Further, the node in the initial area corresponds to a location affinity and a traffic affinity, and the step of based on the area score of the node in the initial area and the initial area includes: calculating a weighted sum of the location affinity and the business affinity; calculating the ratio of the weighted sum value to the traffic load; and determining the ratio as the region score.

The region score can be quantified using the formula:

zoneScore = (locationAffinity + trafficAffinity) / trafficLoad

zoneScore is a linear regression multi-factor model that includes the influence of conditions of locationAffinity, trafficAffinity and trafficLoad; locationAffinity: and judging the link distance between the nodes in the area according to the physical topological view. The shorter the link distance value is, the higher the locationAffinity value is, and the easier the topology position is seen to belong to a region; trafficAffinity: judging the service affinity between nodes according to the historical service data flow and the task running number between the nodes, wherein the higher the trafficAffinity value is, the higher the node running history distributed operation frequency is, and the easier the node running history distributed operation frequency is divided into a region; trafficLoad: and judging the node service load according to the current service data flow of the node, wherein the higher the trafficLoad value is, the larger the load is. If divided into a region, traffic congestion is increased.

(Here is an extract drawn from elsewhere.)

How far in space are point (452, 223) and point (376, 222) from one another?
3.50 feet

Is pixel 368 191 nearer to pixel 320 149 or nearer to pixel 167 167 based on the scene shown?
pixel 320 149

Step S2032, sorting the node list of the area based on the resource feature value and the node traffic load, to generate an area node having a sequence;

and ordering the node list of the region according to the resource characteristic value and the node service load based on the node list, and generating a sequence of the region nodes. As shown in fig. 6, a plurality of region node sequences are generated, each region node sequence including a plurality of nodes.

In a substep S2033, the target area is determined by associating the areas based on the job request.

The regions are associated based on the job request. The manner of association includes, but is not limited to, tag attribute matching selection, historical job data statistics correlation coefficients, load balancing or centralized use, and the like. In the embodiment of the invention, the job request can be processed in parallel to enter the associated regional job queue. And then a target area in which the request is performed is determined.

Specifically, in one embodiment of the present invention, the step of associating the area based on the job request, and determining the target area includes: and associating the areas based on the job type of the job request, and determining the target area.

The areas of the same type may be associated according to the type of job request and the target area may be determined therefrom.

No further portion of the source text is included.